Plus de 4.000 habitants de dix communes de Seine-Maritime sont par ailleurs privés d’eau du robinet en raison des précipitations des derniers jours, qui l’ont rendue impropre à la consommation.

 

Tempête Eleanor: 200.000 foyers privés d’électricité à 9H00

 

Un total de 200.000 foyers étaient privés d’électricité à 9H00, après l’arrivée mercredi de la tempête Eleanor qui a touché la Bretagne, la Manche, le Nord et la région parisienne avec des rafales supérieures à 120 km/h et poursuivait sa route vers l’Est, a annoncé le groupe Enedis.

Les principales régions touchées ont été jusqu’à présent la Normandie avec 50.000 foyers sans courant électrique, la Picardie 30.000 foyers, la Lorraine 30.000, l’Ile-de-France 30.000, la Champagne-Ardenne 20.000 foyers, Le Nord Pas-de-Calais 15.000, a indiqué Enedis dans un communiqué.

Environ 2.000 agents travaillent à rétablir la situation mais Enedis ne donne aucune heure de retour à la normale, précisant que « la situation reste très évolutive car la tempête continue de souffler violemment et se déplace sur d’autres régions ». Le gestionnaire du réseau de distribution d’électricité a rappelé qu’il ne fallait en aucun cas tenter de toucher des câbles tombés à terre. En cas d’urgence, il est demandé d’appeler le 09 726 750, auquel il faut ajouter le numéro du département.
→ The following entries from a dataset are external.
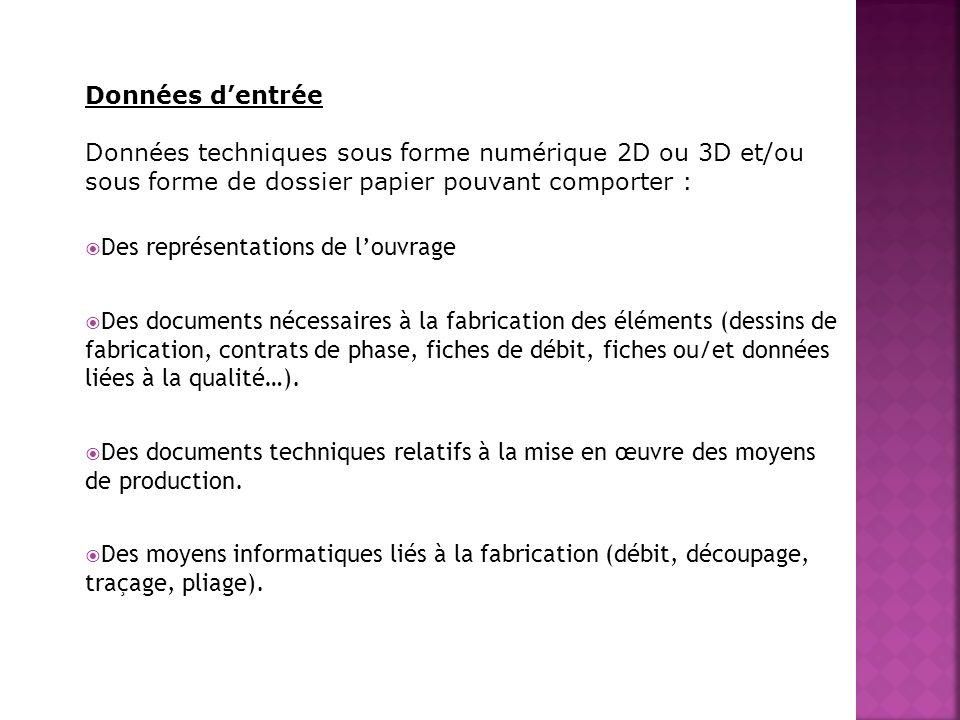Données d'entrée Données techniques sous forme numérique 2D ou 3D et/ou sous forme de dossier papier pouvant comporter :
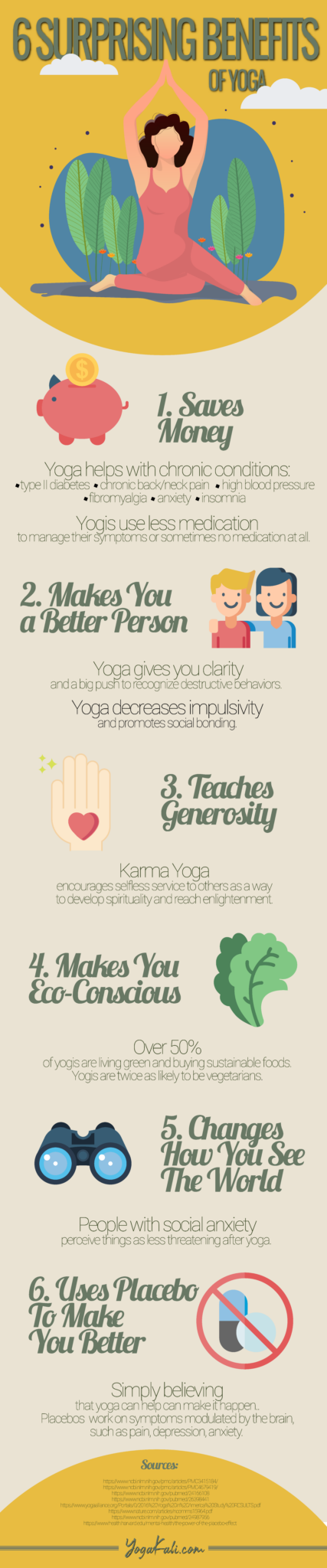 Surprising benefits of yoga - Infographics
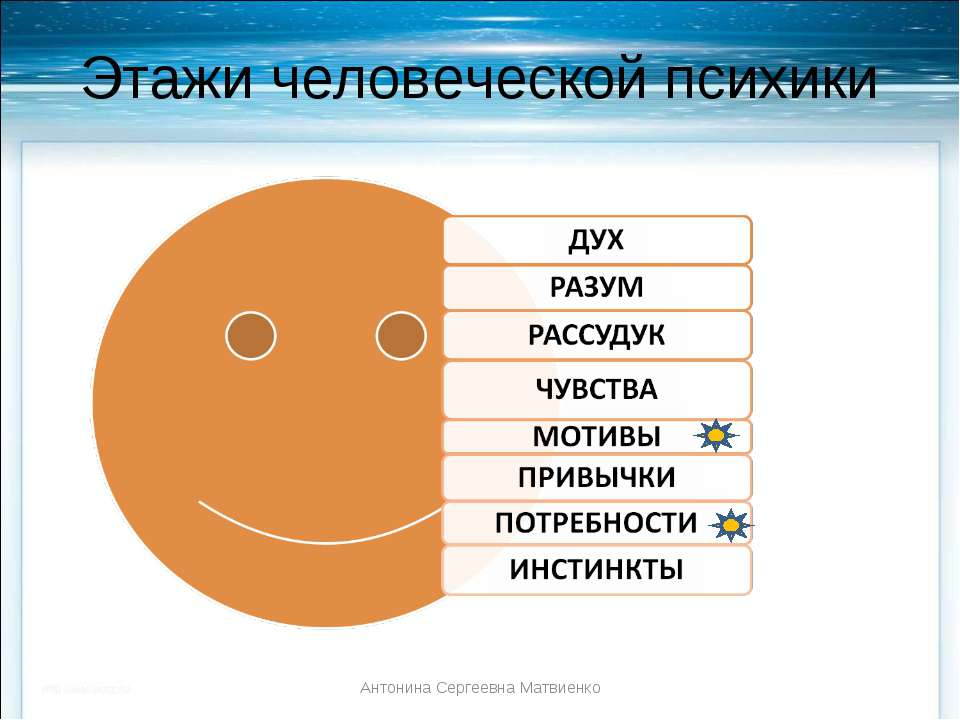 Этажи человеческой психики Антонина Сергеевна Матвиенко Антонина Сергеевна Ма...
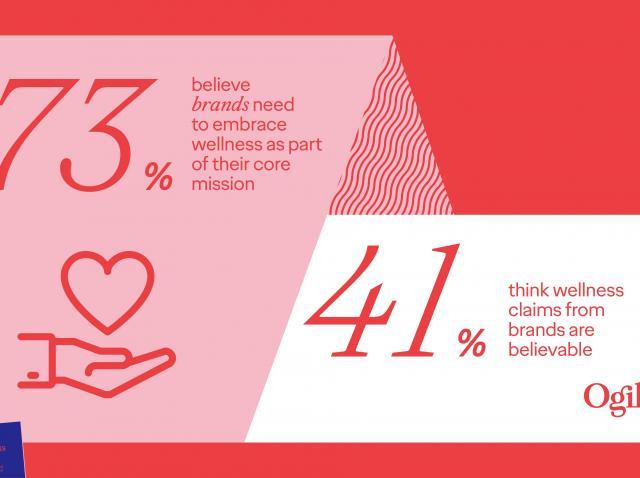 Studiu premieră: Consumatorii se așteaptă ca brandurile să introducă segmentul de wellness în strategia lor de business (P)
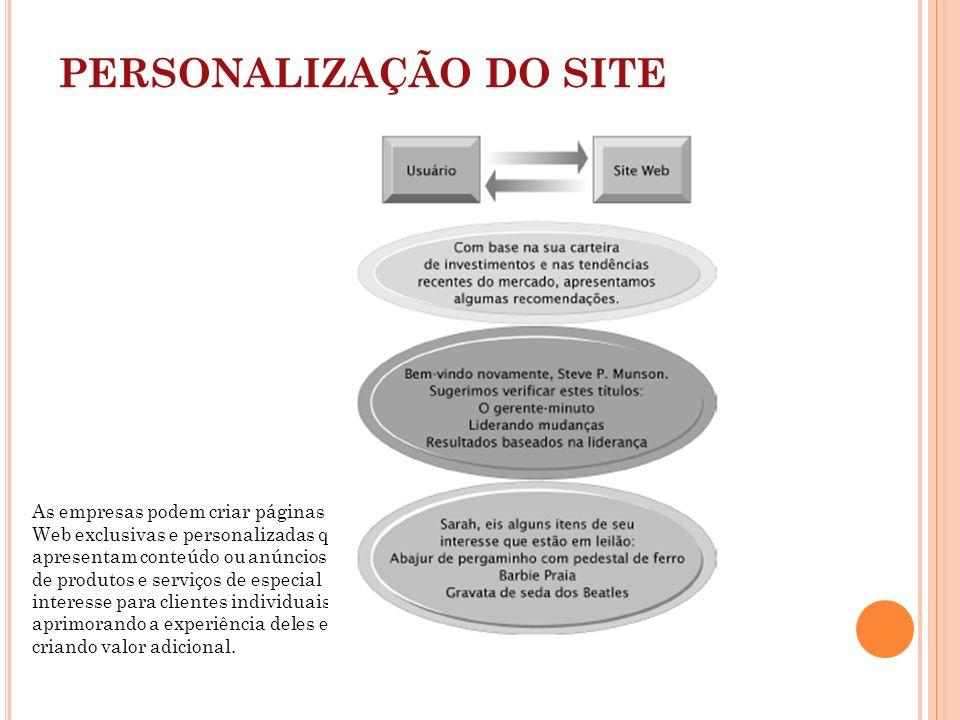PERSONALIZAÇÃO DO SITE As empresas podem criar páginas Web exclusivas e personalizadas que apresentam conteúdo ou anúncios de produtos e serviços de e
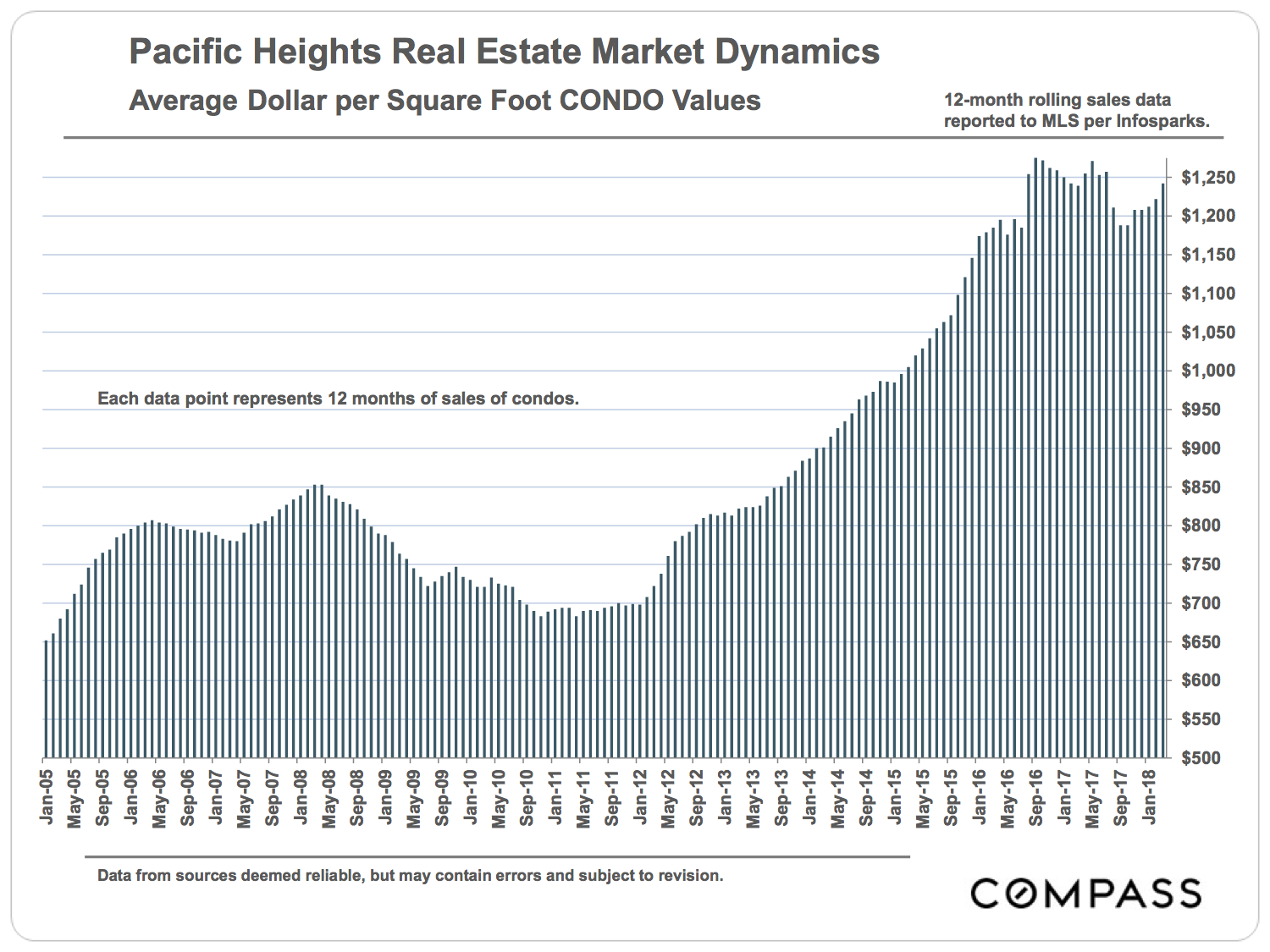 Pacific Heights Condo Average Dollar Per Square Foot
Eleanor a commencé à toucher la France dans la nuit de mardi à mercredi et une cinquantaine de départements ont été placés en vigilance orange jusqu’à jeudi 03h00, en Bretagne, en région parisienne, dans les Hauts-de-France, dans le Grand-Est, en Bourgogne-Franche-Comté, dans les Alpes du Nord, les Alpes-Maritimes et en Corse.

C’est la quatrième tempête à toucher le pays depuis début décembre, après Ana, Bruno et Carmen. Cette dernière a quitté la France dans la nuit de lundi à mardi, après avoir balayé notamment la Bretagne, le littoral atlantique et la Corse, avec des rafales à plus de 130 km/h.